=== MATERIAL PROVIDED ===
-=-=-

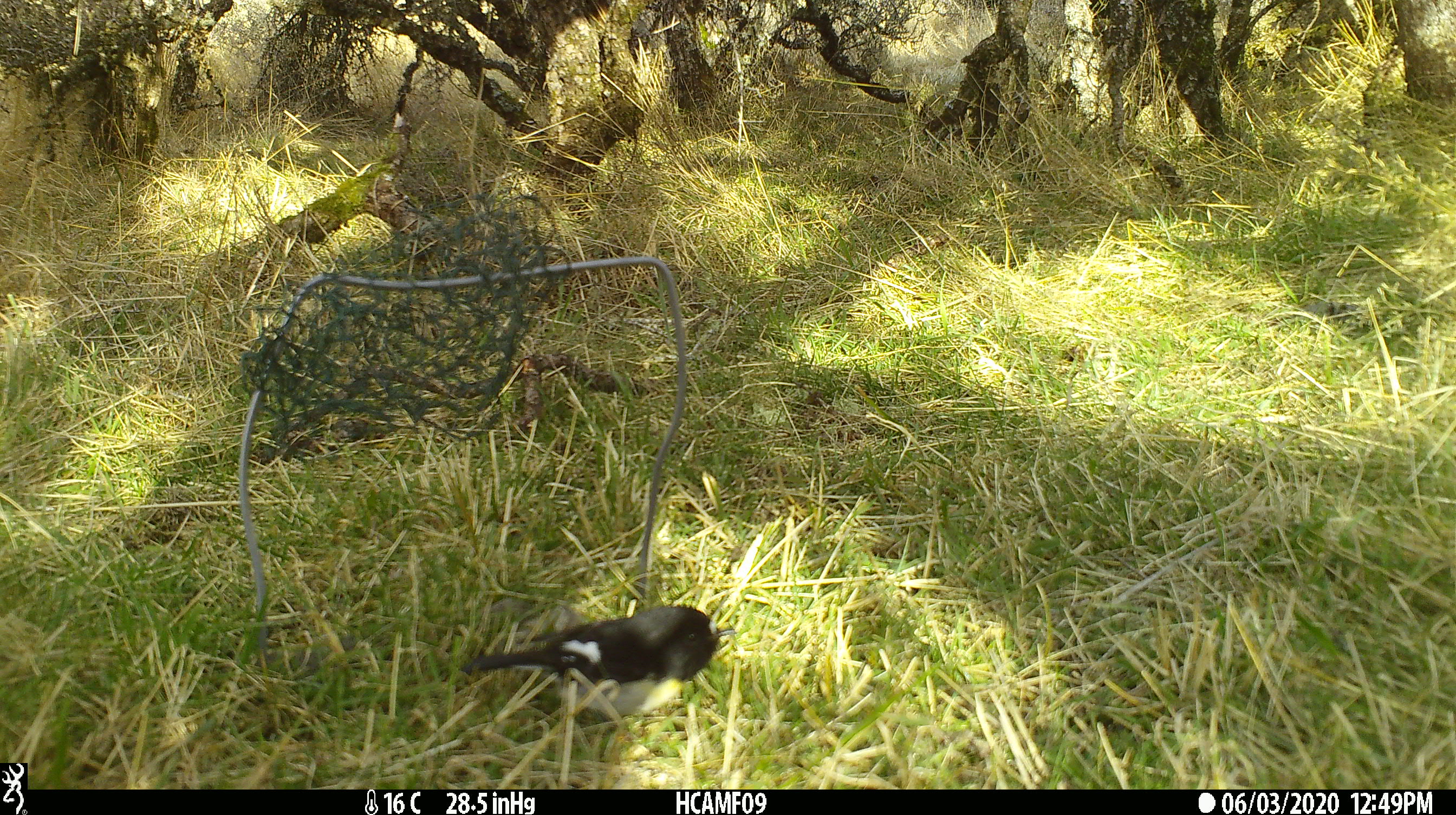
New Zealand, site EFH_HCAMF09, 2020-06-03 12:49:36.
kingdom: Animalia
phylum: Chordata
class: Aves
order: Passeriformes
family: Petroicidae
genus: Petroica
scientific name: Petroica macrocephala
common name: tomtit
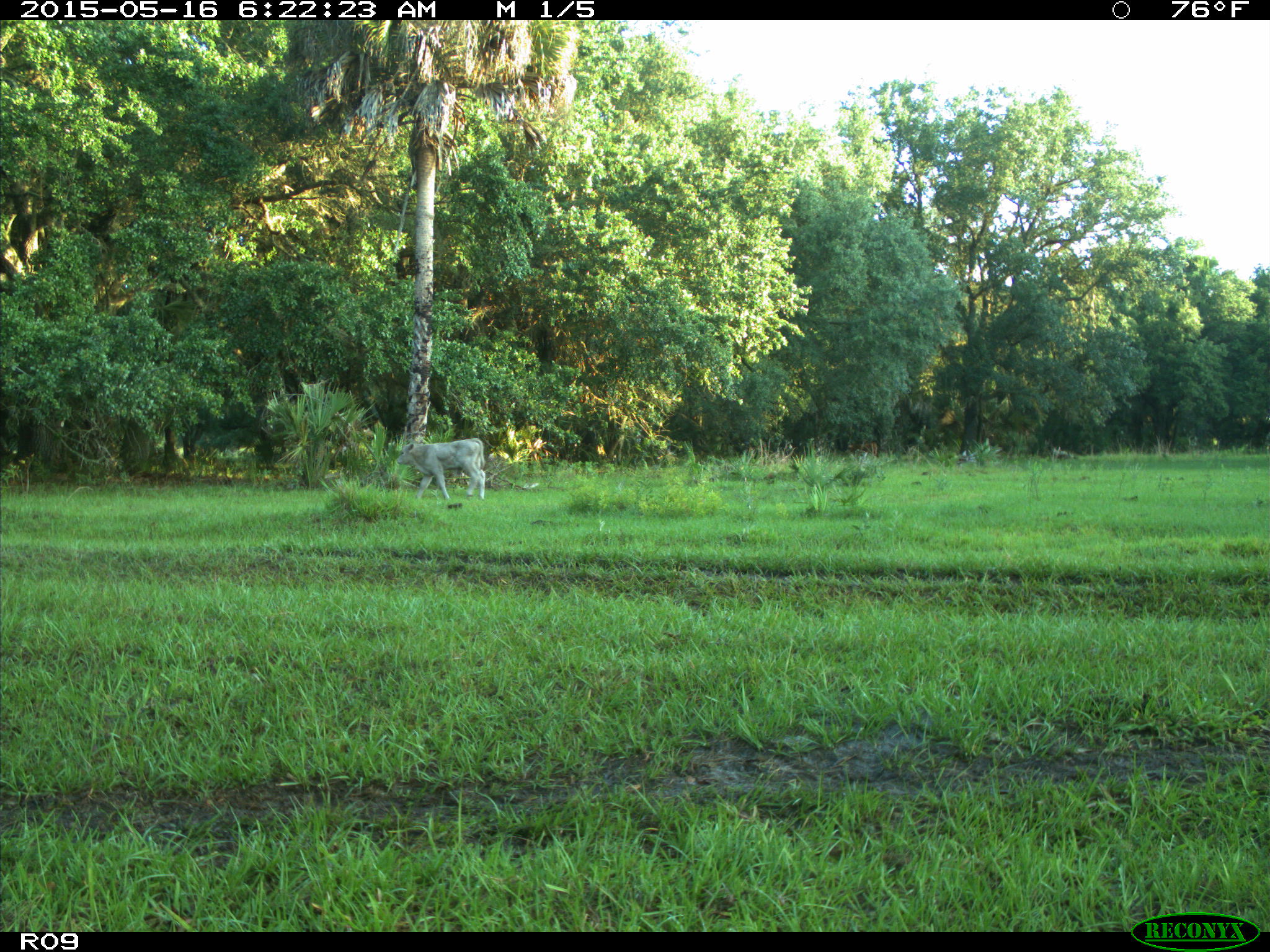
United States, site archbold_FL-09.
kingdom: Animalia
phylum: Chordata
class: Mammalia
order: Artiodactyla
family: Bovidae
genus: Bos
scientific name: Bos taurus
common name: domestic cow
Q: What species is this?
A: Bos taurus (domestic cow).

-=-=-

=== WHAT IS BEING ASKED ===
Write the number of lines in the data above that contain the word "site", and add nothing to it.

=== ANSWER FOR THE TASK ===
2